Family Finances

Using Data to Raise the Voices of Working Americans

November 16, 2018  • Ida Rademacher

Data on financial insecurity in America has sharpened in recent years. New surveys from the Federal Reserve, the CFPB, CFSI, and the Bureau of Labor Statistics indicate that today’s consumers have trouble making ends meet. They’ve uncovered that nearly half of Americans can’t pay for a $400 emergency expense with savings, and that over a third struggle to pay for basic needs like food, medicine, and housing.

At the Aspen Institute Financial Security Program, we sense a growing need to ground these numbers in what people experience day-to-day. We’re inspired by projects like the Financial Diaries that helped create empathy for what the statistics mean. We closely follow the work of organizations like the JP Morgan Chase Institute, and are appreciative of the work they are doing to illuminate daily financial experiences through their existing data. These projects fill gaps in our understanding. They give us a front seat to the challenges and opportunities faced by working families. In doing so, they begin to build a more granular picture of the everyday financial lives of consumers, raising awareness and setting the stage for effective solutions.

• • • •

▶ [WHAT IS BEING ASKED] According to the family finances text, what share of Americans cannot cover a $400 emergency expense with savings?

▶ [THE DATA]
• • • •

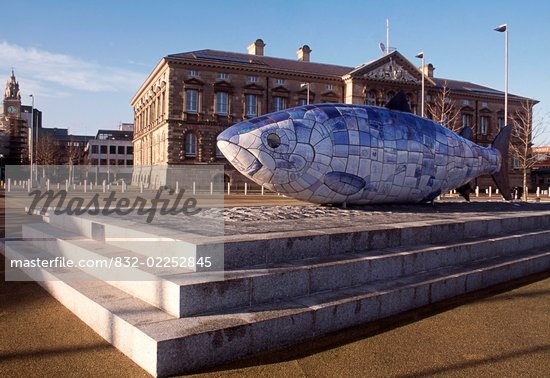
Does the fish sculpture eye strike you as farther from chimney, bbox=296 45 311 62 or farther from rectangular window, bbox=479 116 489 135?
rectangular window, bbox=479 116 489 135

• • • •

▶ [RESULT OF THIS EXERCISE] Nearly half